Attualità venerdì 17 aprile 2020 ore 12:43
Covid, crisi nera per 3,7 milioni di lavoratori
Quasi la metà dei dipendenti delle aziende che hanno chiuso per i decreti anti-Covid del governo sono l'unica fonte di reddito per le loro famiglie
ROMA — La sospensione, anche se temporanea, delle attività produttive per fronteggiare l’emergenza sanitaria da Covid-19 ha causato per 3,7 milioni di lavoratori il venir meno dell’unica fonte di reddito familiare.
Ad essere più colpite le coppie con figli (1 milione e 377mila, il 37% del totale) e i genitori “soli” (439mila, il 12%) con il rischio di non riuscire a fronteggiare le spese quotidiane. Un dato preoccupante se si considera che ben il 47,7% dei lavoratori dipendenti di aziende chiuse dal governo guadagnava meno di 1.250 euro mensili e il 24,2% si trova addirittura sotto la soglia dei mille euro.
È quanto emerge dall’analisi della Fondazione Studi Consulenti del Lavoro “Covid-19: aumentano le famiglie in ristrettezza economica”.
Ad essere coinvolta, oltre ai ceti più deboli a rischio oppure già in povertà, è anche la vasta platea di lavoratori a reddito medio-basso, per la quale l’assenza di reddito anche per un solo mese può determinare una situazione di grave disagio.
Tra i profili sociali in bilico ci sono i giovani (oltre il 60% della popolazione fra i 25 e i 29 anni abitualmente non guadagna più di 1.250 euro) e gli under 30, anche una inferiore disponibilità di risparmi da poter utilizzare in questa fase emergenziale.

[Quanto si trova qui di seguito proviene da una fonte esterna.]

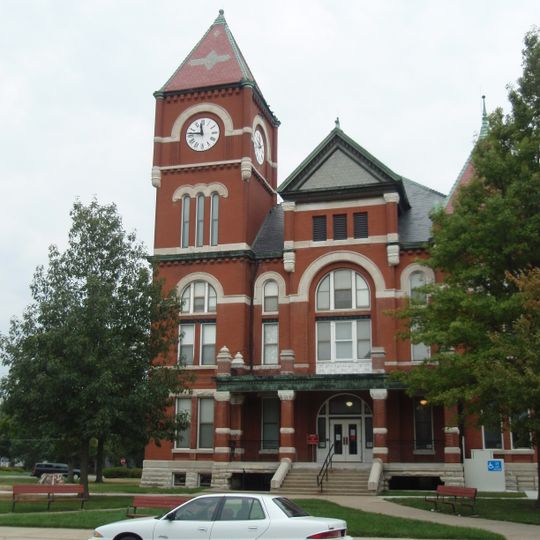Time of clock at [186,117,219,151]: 11:46
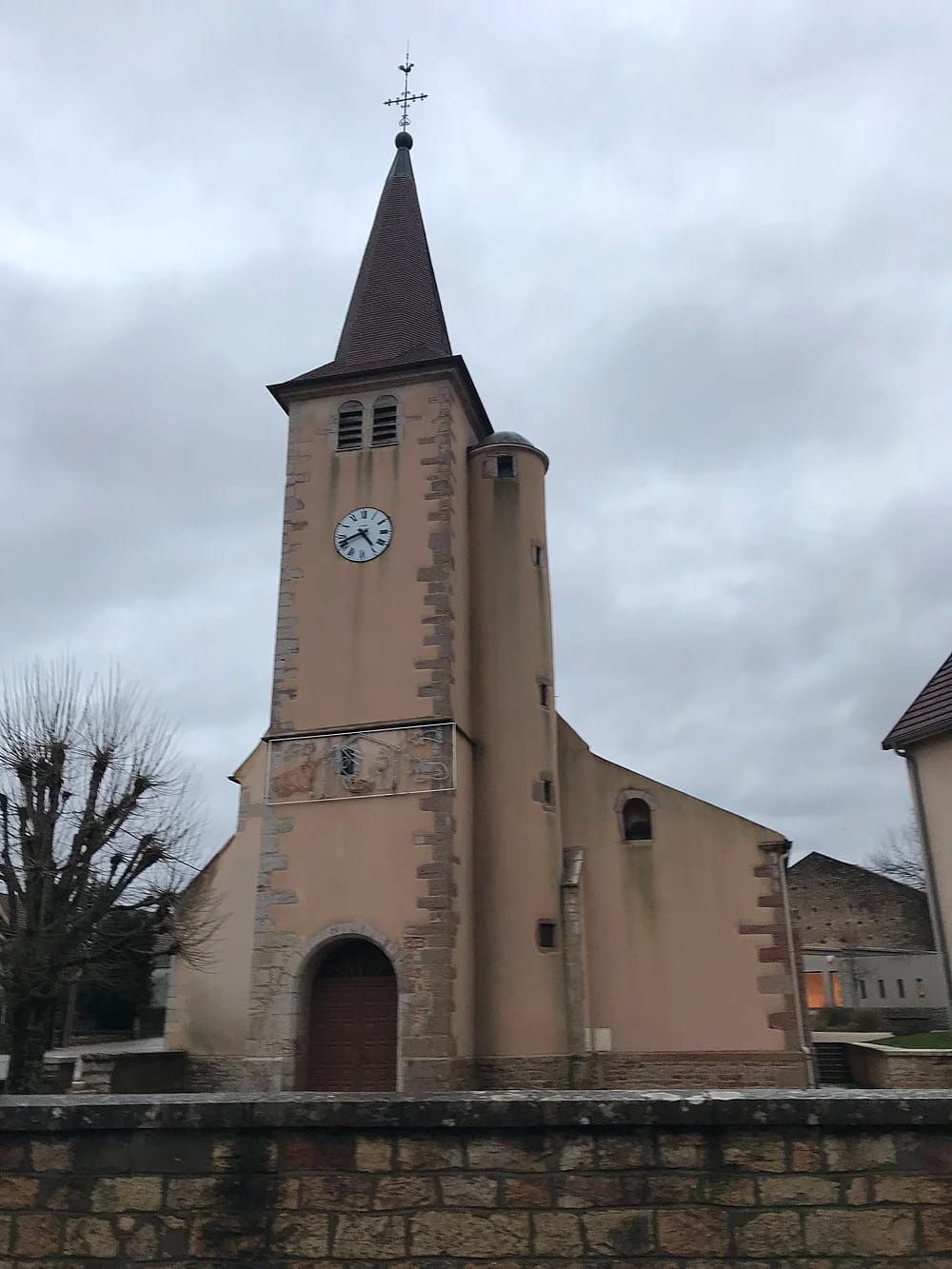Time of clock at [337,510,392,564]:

Meno critica, in generale, potrebbe sembrare la situazione delle donne, più largamente occupate nella pubblica amministrazione. Tuttavia, se osserviamo gli occupati costretti a casa dall’emergenza sanitaria, scopriamo che 2,5 milioni di donne, in particolare le addette nelle attività di vendita e le occupate part time sono per due terzi al di sotto di uno stipendio di 1.250 euro al mese contro un terzo dei maschi.
Da un punto di vista territoriale è al Sud che si ha la maggiore concentrazione di disagio, con i monoreddito che rappresentano quasi la metà dei i lavoratori dipendenti temporaneamente senza lavoro contro il 35,2% dei residenti del Centro, compresa la Toscana, e il 34,3% del Nord Italia.

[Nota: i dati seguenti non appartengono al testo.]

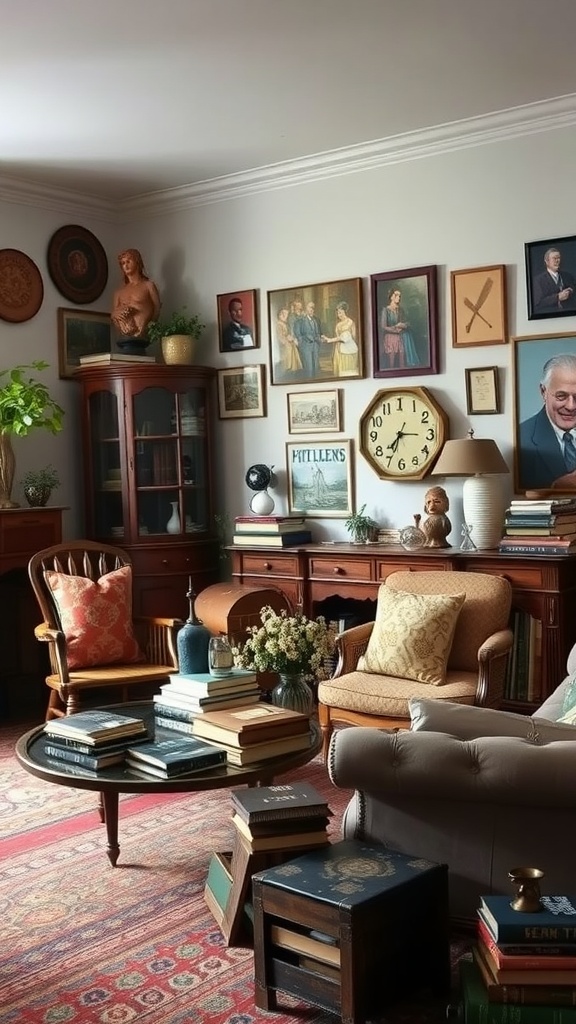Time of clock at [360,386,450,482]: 7:34
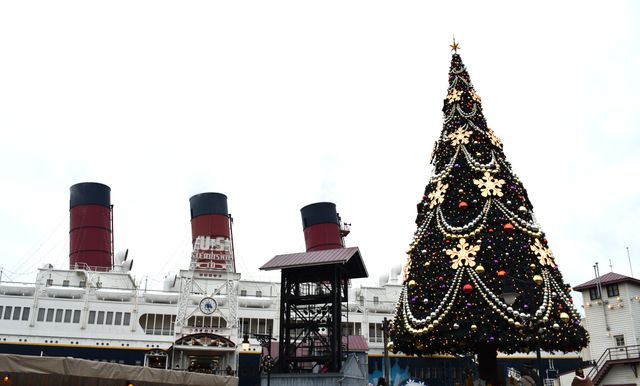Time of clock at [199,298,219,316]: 3:27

La situazione appare più critica tra gli autonomi: non solo la quota di quanti non lavorano per effetto delle chiusure da COVID-19 è più alta (55% contro il 38,2% dei dipendenti), ma tra questi ultimi è più elevata anche la percentuale di chi vive in famiglie monoreddito (sono il 42% contro il 38% dei dipendenti), e dove pertanto in questi mesi viene a mancare l’unica fonte di reddito familiare.
“I provvedimenti adottati a tutela della salute pubblica hanno esposto a maggiore rischio proprio i lavoratori meno qualificati e a più basso reddito, che avrebbero invece avuto bisogno di più tutele - ha commentato la presidente del Consiglio Nazionale dell’Ordine dei Consulenti del Lavoro, Marina Calderone - Al contrario chi ha potuto contare sulla continuità lavorativa tramite smart working sono stati soprattutto i lavoratori della conoscenza, impiegati e quadri di aziende pubbliche e private, professioni a più alta qualificazione, che vantano titoli di studio e redditi più elevati.
L’emergenza Covid sta avendo a livello occupazionale un effetto divaricante, amplificando il disagio sociale in quei segmenti della cittadinanza che già si trovavano in condizioni economiche molto precarie e mettendo in grande difficoltà anche le famiglie abituate a gestire con grande oculatezza il proprio bilancio mensile.